GNOME Bugzilla – Bug 464754
Pronunciation dictionary checks should be case insensitive.
Last modified: 2008-07-22 19:32:25 UTC
We are going to need to make the checks for entries in the pronunciation diction case insensitive. For example, the "strikethrough" entry (which gets replaced with "strike through") might occur at the beginning of a sentence, in which case the first letter in capitalized. For that case, it's not going to currently match against the "strikethrough" entry in the pronunciation dictionary.
Created attachment 93304 [details] [review] Patch to hopefully fix this. Not committed yet. Patch is against SVN HEAD, although if it's what we want, then there is no reason why it couldn't be applied to the gnome-2-20 as well.
I'm wondering if, instead of altering the entries written by the user, we want to just be sure that we alter the strings prior to doing the comparison.
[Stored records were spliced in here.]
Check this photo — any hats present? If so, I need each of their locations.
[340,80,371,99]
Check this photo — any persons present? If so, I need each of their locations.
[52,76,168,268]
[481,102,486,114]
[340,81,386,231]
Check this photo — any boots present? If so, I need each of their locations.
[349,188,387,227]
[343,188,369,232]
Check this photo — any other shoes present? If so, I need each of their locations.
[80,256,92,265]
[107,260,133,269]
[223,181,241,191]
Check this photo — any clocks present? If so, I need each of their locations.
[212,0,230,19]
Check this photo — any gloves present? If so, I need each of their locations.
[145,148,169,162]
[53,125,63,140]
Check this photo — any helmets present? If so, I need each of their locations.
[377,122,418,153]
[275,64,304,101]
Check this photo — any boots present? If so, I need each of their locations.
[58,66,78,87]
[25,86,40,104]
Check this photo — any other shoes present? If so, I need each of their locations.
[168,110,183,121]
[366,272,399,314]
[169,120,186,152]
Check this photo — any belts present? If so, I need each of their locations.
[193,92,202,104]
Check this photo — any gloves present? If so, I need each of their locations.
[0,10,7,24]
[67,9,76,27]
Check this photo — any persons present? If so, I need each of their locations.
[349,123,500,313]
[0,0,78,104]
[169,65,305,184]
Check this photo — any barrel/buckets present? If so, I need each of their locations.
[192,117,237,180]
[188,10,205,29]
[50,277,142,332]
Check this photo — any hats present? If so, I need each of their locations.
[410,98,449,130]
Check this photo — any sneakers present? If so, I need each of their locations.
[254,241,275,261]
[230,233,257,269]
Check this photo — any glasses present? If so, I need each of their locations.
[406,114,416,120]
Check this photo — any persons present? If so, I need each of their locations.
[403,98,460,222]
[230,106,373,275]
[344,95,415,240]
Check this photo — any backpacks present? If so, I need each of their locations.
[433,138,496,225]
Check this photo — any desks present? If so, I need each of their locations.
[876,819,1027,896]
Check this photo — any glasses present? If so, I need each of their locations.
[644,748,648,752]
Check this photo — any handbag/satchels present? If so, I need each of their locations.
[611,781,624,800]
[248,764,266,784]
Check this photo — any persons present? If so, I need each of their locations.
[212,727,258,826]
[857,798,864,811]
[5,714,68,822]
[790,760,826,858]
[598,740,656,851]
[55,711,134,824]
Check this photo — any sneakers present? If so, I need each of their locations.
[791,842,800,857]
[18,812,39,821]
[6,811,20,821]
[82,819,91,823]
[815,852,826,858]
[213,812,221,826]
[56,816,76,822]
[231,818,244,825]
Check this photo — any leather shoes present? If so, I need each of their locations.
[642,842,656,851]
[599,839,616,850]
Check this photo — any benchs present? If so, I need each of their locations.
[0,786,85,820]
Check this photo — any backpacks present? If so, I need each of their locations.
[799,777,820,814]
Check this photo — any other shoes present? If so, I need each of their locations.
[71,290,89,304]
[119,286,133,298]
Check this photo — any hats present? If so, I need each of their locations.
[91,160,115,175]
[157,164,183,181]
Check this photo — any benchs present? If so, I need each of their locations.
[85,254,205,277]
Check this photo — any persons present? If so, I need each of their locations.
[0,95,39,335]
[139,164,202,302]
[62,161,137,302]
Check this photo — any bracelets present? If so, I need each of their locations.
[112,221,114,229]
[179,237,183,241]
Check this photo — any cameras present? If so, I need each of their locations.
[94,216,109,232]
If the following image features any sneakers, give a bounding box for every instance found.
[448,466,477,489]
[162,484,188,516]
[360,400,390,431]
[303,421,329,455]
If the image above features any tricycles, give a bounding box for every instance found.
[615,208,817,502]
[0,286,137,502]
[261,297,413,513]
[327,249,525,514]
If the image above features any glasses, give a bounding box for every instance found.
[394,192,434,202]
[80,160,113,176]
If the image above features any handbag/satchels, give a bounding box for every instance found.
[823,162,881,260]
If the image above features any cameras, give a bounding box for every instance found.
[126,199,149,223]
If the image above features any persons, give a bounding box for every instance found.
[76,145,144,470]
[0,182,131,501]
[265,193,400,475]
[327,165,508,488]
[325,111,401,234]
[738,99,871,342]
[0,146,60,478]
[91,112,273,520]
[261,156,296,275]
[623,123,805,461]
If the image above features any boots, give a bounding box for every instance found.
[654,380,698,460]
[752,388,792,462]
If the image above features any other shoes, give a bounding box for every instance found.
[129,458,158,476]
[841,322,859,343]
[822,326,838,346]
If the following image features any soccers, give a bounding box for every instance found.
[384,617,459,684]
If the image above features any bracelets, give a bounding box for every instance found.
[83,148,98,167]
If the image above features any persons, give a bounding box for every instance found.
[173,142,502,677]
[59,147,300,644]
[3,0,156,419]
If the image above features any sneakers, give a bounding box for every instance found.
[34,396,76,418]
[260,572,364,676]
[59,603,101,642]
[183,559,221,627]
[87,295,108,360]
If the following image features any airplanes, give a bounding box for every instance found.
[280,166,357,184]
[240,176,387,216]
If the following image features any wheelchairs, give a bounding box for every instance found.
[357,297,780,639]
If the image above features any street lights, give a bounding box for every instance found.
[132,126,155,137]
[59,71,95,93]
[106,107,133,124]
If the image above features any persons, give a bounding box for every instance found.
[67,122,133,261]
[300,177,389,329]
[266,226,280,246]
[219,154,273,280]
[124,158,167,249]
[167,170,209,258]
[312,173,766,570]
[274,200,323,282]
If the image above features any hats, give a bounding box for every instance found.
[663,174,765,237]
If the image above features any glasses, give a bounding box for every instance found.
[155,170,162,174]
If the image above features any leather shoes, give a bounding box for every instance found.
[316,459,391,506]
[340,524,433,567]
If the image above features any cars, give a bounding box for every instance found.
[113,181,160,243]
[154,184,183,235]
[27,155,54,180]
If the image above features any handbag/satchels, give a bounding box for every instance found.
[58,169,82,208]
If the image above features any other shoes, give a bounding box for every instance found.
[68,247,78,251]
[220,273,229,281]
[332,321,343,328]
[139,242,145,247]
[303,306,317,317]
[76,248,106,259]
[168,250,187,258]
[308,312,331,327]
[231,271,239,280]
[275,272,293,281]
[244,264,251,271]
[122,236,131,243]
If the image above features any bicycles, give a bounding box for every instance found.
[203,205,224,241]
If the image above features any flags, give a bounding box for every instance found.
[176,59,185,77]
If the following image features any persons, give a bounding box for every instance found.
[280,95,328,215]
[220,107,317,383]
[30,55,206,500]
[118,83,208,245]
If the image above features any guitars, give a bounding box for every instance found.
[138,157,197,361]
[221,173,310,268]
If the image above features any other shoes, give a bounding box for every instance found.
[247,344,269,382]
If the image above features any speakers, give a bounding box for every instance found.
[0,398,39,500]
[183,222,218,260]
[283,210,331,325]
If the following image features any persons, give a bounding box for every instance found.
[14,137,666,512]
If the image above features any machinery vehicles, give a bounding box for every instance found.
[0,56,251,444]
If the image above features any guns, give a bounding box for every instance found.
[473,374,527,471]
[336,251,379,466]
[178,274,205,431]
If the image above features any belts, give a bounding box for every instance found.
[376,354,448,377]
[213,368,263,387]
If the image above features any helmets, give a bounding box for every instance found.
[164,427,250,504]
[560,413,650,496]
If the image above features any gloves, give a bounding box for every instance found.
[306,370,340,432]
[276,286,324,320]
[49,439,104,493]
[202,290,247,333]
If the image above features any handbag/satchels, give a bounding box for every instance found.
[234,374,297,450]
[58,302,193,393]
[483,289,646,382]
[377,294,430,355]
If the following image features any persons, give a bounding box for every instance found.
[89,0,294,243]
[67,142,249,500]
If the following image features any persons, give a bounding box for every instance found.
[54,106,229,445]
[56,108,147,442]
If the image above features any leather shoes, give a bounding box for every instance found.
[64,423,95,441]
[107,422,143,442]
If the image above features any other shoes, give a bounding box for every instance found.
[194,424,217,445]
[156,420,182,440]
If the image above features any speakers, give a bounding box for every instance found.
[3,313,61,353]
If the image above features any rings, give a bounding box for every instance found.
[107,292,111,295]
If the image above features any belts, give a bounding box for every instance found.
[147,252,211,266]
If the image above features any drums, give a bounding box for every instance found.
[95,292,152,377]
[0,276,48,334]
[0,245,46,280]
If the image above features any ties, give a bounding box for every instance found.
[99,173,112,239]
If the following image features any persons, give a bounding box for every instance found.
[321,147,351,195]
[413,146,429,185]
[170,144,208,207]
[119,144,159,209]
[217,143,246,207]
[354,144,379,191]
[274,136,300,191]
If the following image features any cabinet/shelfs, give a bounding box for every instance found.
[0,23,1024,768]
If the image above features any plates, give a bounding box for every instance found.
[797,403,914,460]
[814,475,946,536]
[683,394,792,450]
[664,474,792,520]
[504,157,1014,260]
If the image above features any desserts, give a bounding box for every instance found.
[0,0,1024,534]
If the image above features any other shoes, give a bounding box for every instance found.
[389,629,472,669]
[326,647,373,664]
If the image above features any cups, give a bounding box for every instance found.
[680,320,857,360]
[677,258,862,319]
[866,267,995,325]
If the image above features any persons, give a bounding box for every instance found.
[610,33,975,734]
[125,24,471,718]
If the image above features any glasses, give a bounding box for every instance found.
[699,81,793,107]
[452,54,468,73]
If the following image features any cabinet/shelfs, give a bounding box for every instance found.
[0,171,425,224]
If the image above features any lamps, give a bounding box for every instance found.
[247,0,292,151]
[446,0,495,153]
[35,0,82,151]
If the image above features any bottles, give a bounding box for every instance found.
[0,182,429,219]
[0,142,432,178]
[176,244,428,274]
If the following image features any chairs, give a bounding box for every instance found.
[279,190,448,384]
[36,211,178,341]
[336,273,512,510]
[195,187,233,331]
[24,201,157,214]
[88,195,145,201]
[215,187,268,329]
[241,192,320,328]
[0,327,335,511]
Mostly this is minor: If I typed the actual word in all caps (like I would an acronym) or used an initial cap (like I would a name), I would prefer it remain that way the next time I look at the dictionary. However, I stumbled across an interesting/more significant case: Enter JOSÉ as the actual word, come up with a replacement string, press OK, then quit and restart Orca. Results: Actual word becomes: josÉ In addition, the replacement string is not used for any of the following: JOSÉ José josé josÉ <-- surprised me If you enter the actual string as José, the replacement string works for all four of the above variants.
> I'm wondering if, instead of altering the entries written by the user, we want > to just be sure that we alter the strings prior to doing the comparison. I'm not sure I follow you. What do you mean by "just be sure that we alter the strings prior to doing the comparison"? The attached patch I believe does that, but in order to successfully do a comparison with potential pronunciation dictionary entries, then the keys for that dictionary need to be in lower case too. > However, I stumbled across an interesting/more significant case: Yup. That's a biggie. I've no idea what the best way of solving that problem is.
> I'm wondering if, instead of altering the entries written by the user, we want > to just be sure that we alter the strings prior to doing the comparison. > Mostly this is minor: If I typed the actual word in all caps (like I would an > acronym) or used an initial cap (like I would a name), I would prefer it remain > that way the next time I look at the dictionary. This is a good point. The problem we're facing is that we have the string acting as the key for the dictionary. I wonder if we should consider something like the following: ... pronunciation_dict[_("ASAP").lower()] = _("as soon as possible") ... and then: ... if pronunciations != None: return pronunciations[word.lower()] else: return pronunciation_dict[word.lower()] ...
Okay, then can be done. Will, how should the second problem in comment #3 be fixed?
Will, if we do you proposal in comment #4, what should be written out to the ~/.orca/user-settings.py and ~/.orca/app-settings/<APPNAME>.py file instead of lines like: pronunciation_dict[_("ASAP")] = _("as soon as possible") If it's: pronunciation_dict[_("ASAP").lower()] = _("as soon as possible") then how do we rebuild the pronunciation list in the Orca preferences dialog correctly with the user's original capitalized Actual words?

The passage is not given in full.